Collected data:
┌──
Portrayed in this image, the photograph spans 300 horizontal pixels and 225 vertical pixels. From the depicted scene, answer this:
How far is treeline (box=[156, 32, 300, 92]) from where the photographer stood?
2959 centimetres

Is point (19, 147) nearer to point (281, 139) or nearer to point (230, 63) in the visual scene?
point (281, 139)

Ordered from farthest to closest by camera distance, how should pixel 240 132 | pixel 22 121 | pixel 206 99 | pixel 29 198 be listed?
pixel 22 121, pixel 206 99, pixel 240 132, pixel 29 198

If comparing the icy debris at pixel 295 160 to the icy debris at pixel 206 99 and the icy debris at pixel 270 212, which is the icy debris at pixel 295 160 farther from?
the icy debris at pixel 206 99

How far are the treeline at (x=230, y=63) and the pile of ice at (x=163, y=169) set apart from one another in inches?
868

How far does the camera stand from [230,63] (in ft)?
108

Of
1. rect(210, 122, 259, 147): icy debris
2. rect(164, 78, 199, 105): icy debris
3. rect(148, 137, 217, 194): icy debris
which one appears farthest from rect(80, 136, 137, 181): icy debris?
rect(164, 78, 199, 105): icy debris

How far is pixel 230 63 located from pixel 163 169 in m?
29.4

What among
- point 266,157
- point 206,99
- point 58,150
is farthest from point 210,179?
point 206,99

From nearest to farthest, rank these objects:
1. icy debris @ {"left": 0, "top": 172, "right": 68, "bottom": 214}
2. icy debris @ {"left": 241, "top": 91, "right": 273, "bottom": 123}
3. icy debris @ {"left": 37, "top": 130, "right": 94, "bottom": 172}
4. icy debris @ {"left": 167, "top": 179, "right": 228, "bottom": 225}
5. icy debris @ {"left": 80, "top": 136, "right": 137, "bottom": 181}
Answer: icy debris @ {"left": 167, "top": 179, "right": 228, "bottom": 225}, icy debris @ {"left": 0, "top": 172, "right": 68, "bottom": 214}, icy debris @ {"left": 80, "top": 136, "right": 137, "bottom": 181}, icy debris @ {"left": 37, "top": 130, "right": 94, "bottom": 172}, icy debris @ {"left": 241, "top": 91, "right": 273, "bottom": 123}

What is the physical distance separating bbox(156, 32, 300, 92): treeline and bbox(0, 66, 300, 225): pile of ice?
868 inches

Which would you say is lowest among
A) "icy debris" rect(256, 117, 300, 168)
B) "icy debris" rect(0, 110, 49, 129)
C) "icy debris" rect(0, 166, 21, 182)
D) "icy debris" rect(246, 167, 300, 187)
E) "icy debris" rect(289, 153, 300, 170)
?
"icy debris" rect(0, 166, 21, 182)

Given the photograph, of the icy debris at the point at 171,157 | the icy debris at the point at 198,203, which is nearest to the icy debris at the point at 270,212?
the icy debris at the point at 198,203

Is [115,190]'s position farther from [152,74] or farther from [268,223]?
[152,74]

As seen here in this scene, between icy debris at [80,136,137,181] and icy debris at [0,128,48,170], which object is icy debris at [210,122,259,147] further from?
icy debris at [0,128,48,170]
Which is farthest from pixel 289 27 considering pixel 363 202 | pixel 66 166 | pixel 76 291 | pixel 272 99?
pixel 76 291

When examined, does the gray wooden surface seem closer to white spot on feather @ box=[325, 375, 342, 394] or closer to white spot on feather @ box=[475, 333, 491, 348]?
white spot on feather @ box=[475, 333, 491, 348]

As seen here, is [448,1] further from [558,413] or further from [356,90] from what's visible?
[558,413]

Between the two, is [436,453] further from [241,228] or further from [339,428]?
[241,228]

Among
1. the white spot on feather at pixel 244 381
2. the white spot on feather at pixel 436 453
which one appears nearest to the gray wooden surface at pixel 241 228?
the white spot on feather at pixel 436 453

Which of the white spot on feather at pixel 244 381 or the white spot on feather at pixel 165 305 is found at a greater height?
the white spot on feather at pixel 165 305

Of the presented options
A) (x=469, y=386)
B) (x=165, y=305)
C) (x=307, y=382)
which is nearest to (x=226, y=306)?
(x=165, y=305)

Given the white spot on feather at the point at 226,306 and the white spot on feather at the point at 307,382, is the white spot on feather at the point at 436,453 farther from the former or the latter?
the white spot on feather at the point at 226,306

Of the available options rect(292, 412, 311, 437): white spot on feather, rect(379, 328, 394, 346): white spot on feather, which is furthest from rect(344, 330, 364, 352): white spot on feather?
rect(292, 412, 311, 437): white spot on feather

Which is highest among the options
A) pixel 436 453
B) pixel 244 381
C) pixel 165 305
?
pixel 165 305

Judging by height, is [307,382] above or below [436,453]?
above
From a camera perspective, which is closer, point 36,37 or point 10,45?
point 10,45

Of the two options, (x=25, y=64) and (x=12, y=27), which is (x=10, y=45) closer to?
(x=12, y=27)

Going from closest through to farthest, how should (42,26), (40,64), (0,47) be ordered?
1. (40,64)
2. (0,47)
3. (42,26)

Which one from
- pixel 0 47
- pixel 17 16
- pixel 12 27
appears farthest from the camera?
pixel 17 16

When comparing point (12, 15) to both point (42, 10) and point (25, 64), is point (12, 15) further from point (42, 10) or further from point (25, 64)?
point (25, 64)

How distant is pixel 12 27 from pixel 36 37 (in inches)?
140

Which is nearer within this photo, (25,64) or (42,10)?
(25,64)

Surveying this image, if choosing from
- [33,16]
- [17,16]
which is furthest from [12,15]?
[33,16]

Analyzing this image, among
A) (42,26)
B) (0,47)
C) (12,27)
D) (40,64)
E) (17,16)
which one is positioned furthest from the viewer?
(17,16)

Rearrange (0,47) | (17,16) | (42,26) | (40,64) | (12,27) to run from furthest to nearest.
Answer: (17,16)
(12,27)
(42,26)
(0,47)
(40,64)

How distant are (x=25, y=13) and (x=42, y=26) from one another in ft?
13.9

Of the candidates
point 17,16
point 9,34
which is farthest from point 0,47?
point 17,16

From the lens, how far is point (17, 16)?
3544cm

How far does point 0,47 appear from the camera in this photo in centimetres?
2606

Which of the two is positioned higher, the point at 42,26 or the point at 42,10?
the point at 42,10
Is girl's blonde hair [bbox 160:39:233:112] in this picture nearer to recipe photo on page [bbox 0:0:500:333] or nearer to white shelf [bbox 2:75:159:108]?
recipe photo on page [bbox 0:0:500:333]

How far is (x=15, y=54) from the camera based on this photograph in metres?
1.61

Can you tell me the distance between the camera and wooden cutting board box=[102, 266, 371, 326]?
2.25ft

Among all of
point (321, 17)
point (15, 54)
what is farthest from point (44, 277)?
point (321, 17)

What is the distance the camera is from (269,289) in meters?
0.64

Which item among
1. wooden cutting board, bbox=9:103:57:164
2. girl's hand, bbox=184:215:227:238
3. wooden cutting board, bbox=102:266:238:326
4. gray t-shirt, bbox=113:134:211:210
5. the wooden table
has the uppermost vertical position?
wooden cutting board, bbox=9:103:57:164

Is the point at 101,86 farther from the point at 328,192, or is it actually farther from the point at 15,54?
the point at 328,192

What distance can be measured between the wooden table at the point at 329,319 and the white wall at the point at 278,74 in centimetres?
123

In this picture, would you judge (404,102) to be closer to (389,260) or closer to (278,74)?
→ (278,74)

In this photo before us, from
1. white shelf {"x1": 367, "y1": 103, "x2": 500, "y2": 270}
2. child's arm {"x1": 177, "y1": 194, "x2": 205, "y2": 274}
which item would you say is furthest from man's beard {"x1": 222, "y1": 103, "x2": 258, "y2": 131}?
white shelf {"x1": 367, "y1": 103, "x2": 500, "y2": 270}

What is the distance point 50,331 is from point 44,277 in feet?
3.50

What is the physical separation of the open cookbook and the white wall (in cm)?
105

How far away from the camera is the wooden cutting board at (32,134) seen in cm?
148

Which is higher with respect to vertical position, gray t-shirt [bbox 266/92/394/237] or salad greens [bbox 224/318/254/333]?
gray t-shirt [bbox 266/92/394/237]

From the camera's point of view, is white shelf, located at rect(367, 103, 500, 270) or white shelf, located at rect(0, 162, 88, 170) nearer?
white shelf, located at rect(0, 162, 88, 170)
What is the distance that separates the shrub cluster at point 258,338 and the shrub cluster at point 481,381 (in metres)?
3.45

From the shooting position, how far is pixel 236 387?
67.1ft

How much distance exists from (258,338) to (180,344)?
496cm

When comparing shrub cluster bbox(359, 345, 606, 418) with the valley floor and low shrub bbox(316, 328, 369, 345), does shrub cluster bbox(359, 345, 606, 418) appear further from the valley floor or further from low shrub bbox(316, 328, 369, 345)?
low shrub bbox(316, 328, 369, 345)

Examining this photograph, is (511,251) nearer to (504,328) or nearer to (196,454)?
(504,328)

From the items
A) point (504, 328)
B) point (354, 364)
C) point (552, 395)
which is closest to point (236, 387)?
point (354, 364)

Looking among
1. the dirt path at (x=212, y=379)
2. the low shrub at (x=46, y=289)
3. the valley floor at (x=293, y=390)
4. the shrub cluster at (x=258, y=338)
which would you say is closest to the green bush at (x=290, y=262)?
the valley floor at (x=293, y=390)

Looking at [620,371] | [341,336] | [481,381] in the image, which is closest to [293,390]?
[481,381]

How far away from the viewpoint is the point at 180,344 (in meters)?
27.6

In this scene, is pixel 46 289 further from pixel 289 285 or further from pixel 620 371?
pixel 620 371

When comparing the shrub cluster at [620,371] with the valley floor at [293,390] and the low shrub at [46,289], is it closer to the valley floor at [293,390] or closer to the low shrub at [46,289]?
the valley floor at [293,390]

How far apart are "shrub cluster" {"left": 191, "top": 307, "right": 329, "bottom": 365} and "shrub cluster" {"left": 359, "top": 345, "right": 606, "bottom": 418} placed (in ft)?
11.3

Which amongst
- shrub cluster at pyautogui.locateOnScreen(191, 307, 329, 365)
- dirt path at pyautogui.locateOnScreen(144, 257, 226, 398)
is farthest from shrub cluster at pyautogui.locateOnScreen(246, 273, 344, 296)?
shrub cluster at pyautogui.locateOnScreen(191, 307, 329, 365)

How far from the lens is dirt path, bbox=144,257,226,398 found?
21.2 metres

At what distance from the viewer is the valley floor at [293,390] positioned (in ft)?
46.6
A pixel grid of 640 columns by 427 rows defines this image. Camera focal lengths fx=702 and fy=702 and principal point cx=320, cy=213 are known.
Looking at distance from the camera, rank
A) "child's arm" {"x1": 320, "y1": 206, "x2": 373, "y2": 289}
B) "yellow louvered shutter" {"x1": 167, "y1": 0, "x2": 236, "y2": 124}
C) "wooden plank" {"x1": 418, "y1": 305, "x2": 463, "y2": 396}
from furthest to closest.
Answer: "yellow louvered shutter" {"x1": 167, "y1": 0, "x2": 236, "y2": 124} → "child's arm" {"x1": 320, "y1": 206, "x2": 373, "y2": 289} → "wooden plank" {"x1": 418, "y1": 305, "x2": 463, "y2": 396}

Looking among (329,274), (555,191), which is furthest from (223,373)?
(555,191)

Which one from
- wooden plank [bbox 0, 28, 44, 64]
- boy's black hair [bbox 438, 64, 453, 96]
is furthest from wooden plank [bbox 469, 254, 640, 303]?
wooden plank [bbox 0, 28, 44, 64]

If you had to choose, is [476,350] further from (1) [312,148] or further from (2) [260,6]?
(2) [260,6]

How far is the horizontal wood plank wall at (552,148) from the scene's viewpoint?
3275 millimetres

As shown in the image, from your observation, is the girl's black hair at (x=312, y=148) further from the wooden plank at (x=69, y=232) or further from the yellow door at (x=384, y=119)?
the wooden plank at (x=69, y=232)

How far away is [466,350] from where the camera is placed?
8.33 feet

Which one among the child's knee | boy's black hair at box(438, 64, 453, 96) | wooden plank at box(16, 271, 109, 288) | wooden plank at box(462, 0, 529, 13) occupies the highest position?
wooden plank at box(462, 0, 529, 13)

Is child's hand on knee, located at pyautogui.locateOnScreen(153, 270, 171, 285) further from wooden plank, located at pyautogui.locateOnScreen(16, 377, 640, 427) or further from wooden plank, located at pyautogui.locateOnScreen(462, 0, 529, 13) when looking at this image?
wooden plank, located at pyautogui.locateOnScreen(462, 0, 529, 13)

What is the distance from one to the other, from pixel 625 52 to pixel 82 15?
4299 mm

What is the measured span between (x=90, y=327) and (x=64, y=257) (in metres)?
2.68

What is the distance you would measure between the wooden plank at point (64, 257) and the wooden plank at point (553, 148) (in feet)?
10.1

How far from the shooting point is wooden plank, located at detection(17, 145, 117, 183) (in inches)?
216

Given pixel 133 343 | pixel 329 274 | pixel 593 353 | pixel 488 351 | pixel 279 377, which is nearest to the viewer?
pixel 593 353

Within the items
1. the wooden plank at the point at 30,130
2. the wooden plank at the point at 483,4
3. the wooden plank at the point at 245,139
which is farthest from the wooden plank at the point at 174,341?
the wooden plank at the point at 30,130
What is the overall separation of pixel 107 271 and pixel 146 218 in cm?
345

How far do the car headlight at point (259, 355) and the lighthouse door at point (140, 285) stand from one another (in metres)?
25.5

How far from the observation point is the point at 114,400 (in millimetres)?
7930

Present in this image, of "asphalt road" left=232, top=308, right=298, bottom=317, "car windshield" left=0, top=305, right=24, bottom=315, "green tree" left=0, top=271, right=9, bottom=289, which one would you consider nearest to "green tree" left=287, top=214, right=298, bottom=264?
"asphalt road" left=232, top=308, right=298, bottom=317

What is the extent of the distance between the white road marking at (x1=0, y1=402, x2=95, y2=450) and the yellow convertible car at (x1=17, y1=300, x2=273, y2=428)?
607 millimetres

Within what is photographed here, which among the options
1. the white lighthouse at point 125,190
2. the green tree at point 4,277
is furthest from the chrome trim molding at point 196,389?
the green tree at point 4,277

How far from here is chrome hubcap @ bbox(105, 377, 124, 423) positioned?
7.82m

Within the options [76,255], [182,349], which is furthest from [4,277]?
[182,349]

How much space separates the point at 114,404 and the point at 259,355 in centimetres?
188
└──
TASK DESCRIPTION ▸ Copy out the data word for word, beginning at the line that contains "How far from here" and continuing to the end of the data.

TASK ANSWER ▸
How far from here is chrome hubcap @ bbox(105, 377, 124, 423) positioned?
7.82m

Within the options [76,255], [182,349], which is furthest from [4,277]?
[182,349]

How much space separates the point at 114,404 and the point at 259,355 in centimetres?
188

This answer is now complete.